Baseline & Oncological Characteristics of Patients.

Parameter	All Patients	Age <70	Age ≥70	P value
		N = 304 (79.4%)	N = 79 (20.6%)
Mean age, years (SD)	61.3 (11.1)
Sex
Male	184 (48%)	133 (43.8%)	51 (64.6%)	.001
Female	199 (52%)	171 (56.3%)	28 (35.4%)
Preoperative ECOG score
0-2	345 (90.1%)	260 (93.2%)	60 (83.3%)	.017
3-4	38 (9.9%)	19 (6.8%)	12 (16.7%)
Charlson comorbidity index	8 (2-15)	8 (2-12)	9 (2-15)	<.001
Tumor histology
Lung	110 (28.7%)	88 (29.0%)	22 (27.8%)	.835
Breast	75 (19.6%)	64 (21.1%)	11 (13.9%)	.151
Prostate	32 (8.4%)	12 (4.0%)	20 (25.3%)	<.001
Multiple myeloma	27 (7.0%)	23 (7.6%)	4 (5.1%)	.435
Renal	25 (6.5%)	22 (7.3%)	3 (3.8%)	.268
Colorectal	19 (5.0%)	18 (5.9%)	1 (1.3%)	.142
Liver	16 (4.2%)	9 (3.0%)	7 (8.9%)	.029
Lymphoma	16 (4.2%)	14 (4.6%)	2 (2.5%)	.409
Tumour subtype
0	132 (34.5%)	109 (35.9%)	23 (29.1%)	.261
1	24 (6.3%)	15 (4.9%)	9 (11.4%)	.063
2	69 (18.0%)	59 (19.4%)	10 (12.7%)	.164
3	26 (6.8%)	22 (7.2%)	4 (5.1%)	.494
4	20 (5.2%)	19 (6.3%)	1 (1.3%)	.090
5	112 (29.2%)	80 (26.3%)	32 (40.5%)	.013
Number of vertebral metastases
1	74 (19.4%)	60 (19.9%)	14 (17.7%)	.668
2	76 (19.9%)	59 (19.5%)	17 (21.5%)	.695
≥3	231 (60.6%)	183 (60.6%)	48 (60.8%)	.979
Number of extra-spinal metastases
0	151 (39.4%)	123 (40.7%)	28 (35.4%)	.393
1-2	92 (24.0%)	78 (25.8%)	14 (17.7%)	.134
≥3	138 (36.0%)	101 (33.4%)	37 (46.8%)	.035
Visceral metastases
None	168 (44.1%)	128 (42.4%)	40 (50.6%)	.189
Removable	14 (3.7%)	12 (4.0%)	2 (2.5%)	.281
Unremovable	199 (52.2%)	162 (53.6%)	37 (46.8%)	.544
Pre-operative Frankel score
Complete (Frankel a or B)	16 (4.2%)	15 (5.0%)	1 (1.3%)	.144
Incomplete (Frankel C or D)	209 (54.9%)	172 (57.0%)	37 (46.8%)	.108
Normal (Frankel E)	156 (40.9%)	115 (38.1%)	41 (51.9%)	.026
Modified tokuhashi score				.393
0-8	213 (55.9%)	169 (56.0%)	44 (55.7%)	.966
9-11	138 (36.2%)	112 (37.1%)	26 (32.9%)	.492
12-15	30 (7.9%)	21 (7.0%)	9 (11.4%)	.192
Race				.860
Chinese	273 (71.3%)	215 (71.2%)	58 (73.4%)

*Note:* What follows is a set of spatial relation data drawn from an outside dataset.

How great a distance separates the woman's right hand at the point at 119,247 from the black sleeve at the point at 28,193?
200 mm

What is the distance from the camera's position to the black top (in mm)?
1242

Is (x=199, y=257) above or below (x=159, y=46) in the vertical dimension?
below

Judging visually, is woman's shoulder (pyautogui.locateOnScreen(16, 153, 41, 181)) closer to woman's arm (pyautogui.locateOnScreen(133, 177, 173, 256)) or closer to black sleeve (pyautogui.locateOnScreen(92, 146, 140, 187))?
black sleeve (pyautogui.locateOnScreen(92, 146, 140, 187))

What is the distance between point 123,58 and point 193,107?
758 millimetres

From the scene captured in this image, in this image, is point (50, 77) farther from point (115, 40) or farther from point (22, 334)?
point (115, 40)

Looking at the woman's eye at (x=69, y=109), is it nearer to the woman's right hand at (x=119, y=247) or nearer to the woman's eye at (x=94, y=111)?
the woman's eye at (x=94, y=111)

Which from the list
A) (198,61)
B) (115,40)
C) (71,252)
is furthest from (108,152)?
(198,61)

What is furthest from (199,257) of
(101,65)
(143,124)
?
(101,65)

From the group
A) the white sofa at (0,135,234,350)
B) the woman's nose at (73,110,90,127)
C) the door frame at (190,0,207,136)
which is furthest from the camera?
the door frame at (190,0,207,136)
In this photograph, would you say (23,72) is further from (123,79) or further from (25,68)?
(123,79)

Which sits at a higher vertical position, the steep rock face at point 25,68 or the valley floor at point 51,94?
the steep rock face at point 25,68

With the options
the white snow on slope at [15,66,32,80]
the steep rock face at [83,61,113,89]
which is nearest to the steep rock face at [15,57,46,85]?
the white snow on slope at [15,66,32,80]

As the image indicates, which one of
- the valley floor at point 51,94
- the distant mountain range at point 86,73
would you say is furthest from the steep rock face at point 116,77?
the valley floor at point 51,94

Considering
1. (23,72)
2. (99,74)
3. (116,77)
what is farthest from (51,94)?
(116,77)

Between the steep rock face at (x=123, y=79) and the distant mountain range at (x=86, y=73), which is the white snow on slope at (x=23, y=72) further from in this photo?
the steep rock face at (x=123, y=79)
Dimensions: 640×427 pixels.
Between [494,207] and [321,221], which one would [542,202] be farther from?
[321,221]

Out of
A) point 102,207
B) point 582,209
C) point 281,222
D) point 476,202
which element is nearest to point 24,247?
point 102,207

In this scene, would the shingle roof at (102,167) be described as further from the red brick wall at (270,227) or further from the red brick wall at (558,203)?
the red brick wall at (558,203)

Malay	57 (14.9%)	47 (15.6%)	10 (12.7%)
Indian	15 (3.9%)	11 (3.6%)	4 (5.1%)
Other	36 (9.4%)	29 (9.6%)	7 (8.9%)

There was no significant difference in the tumour location, type of surgery and surgical approach between the two groups. The most common surgical types in both groups were posterior stabilisation and decompression (37.6%) followed by separation surgery (26.4%) and stabilisation alone (19.1%). Among patients who underwent Stabilisation alone the mean SINS was 12 (range 8-18), the mean SINS in ≥70-yrs was 12 (range 8-14) and 12 (range 8-18) in <70-yrs patients. The posterior approach was used in 91.4% of patients and an open surgical technique was used for 67.1%. Although more of the ≥70-yrs patients underwent MIS surgery (33.3% vs 28.4%) this was not statistically significant in Table 2. There was no significant difference in the number of levels instrumented and decompressed between the two groups. Mean Blood loss and mean total transfusion were similar in both groups, with a mean blood loss of 720 mls (10-6400 mls) and mean transfusion volume of 340 mls (0-5500 mls). The mean duration of stay was 24-days (3-21 days) and the mean duration of SHD/SICU stay was 3-days (0-36 days). There was no significant difference in duration of HD/ICU stay or hospital stay in Table 3.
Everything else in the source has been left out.